12 Introducing the Estimators with Examples

Before diving into statistical theory, we will introduce the estimators by proposing estimation methods for each of our prototype models.

The three workhorse methods are:

Maximum Likelihood;
The Generalized Method of Moments; and
Minimum Distance.

Each of these approaches is an extremum estimator: any estimator that can be characterized as the solution to a maximization or minimization problem.

Definition 12.1 $\hat{\theta}$ is an extremum estimator if:

\[ \hat{\theta} = \arg\max_{\theta\in\Theta} Q_{N}(\theta) \] where $\Theta\subset\mathbb{R}^{p}$.

Just to clarify where we are going, it helps to reiterate what the key properties are that we would like to establish for each approach.

Key Properties of Estimators

The key theoretical questions we want to establish for each estimation approach described below are:

[Consistency] Does our estimate approach the “true” parameters of the data generating process as we collect more data?
[Inference] How is our estimate distributed around the true parameters? How uncertain are we about our key calculations of interest and can we place reasonable bounds on the correct answer?

12.1 The Generalized Roy Model

To discuss estimation of this model, let’s assume a linear form for the selection and outcomes equations:

\[ D = \mathbf{1}\{\gamma_0 + \gamma_1X + \gamma_2Z - V \geq0\} \] \[ Y_{D} = \beta_{D,0} + \beta_{D,1}X + U_D \] with $V\sim\mathcal{N}(0,1)$.

Our identification argument suggested a two-step estimator for the Generalized Roy Model, which we implemented in Example 7.1:

Estimate the selection equation by maximum likelihood: \[ \hat{\gamma} = \arg\max_{\gamma}\frac{1}{N}\sum_{n=1}^{N}D_{n}\log(\Phi(\mathbf{w}_{n}\gamma)) + (1-D_n)\log(1-\Phi(\mathbf{w}_{n}\gamma)) \] where $\mathbf{w}_{n} = [1,\ X_{n},\ Z_{n}]$.
Estimate the outcome equations with OLS using a selection correction.

Note that this is a two-step estimator. The second stage relies on parameters estimated in the first stage. We will need to develop theory for this!

12.2 The Search Model

For this example, let’s assume that we observe wages with some small amount of known measurement error:

\[ \log(W^{o}_{n,t}) = \log(W_{n,t}) + \zeta_{n,t}\]

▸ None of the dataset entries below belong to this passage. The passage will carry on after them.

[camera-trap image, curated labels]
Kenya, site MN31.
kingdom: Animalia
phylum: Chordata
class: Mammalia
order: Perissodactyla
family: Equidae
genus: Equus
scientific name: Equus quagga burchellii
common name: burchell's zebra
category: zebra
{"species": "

where $\zeta_{n,t} \sim \mathcal{N}(0,\sigma^2_\zeta)$ and $\sigma_\zeta = 0.05$.

Recall that without further variation, we must make a parametric assumption on the wage distribution, and so we assume that $W$ is log-normally distributed with mean $\mu$ and variance $\sigma^2_{W}$.

Our strategy here is to estimate the parameters

\[ \theta = (\mu,\sigma^2_{W},h,\delta,w^*) \]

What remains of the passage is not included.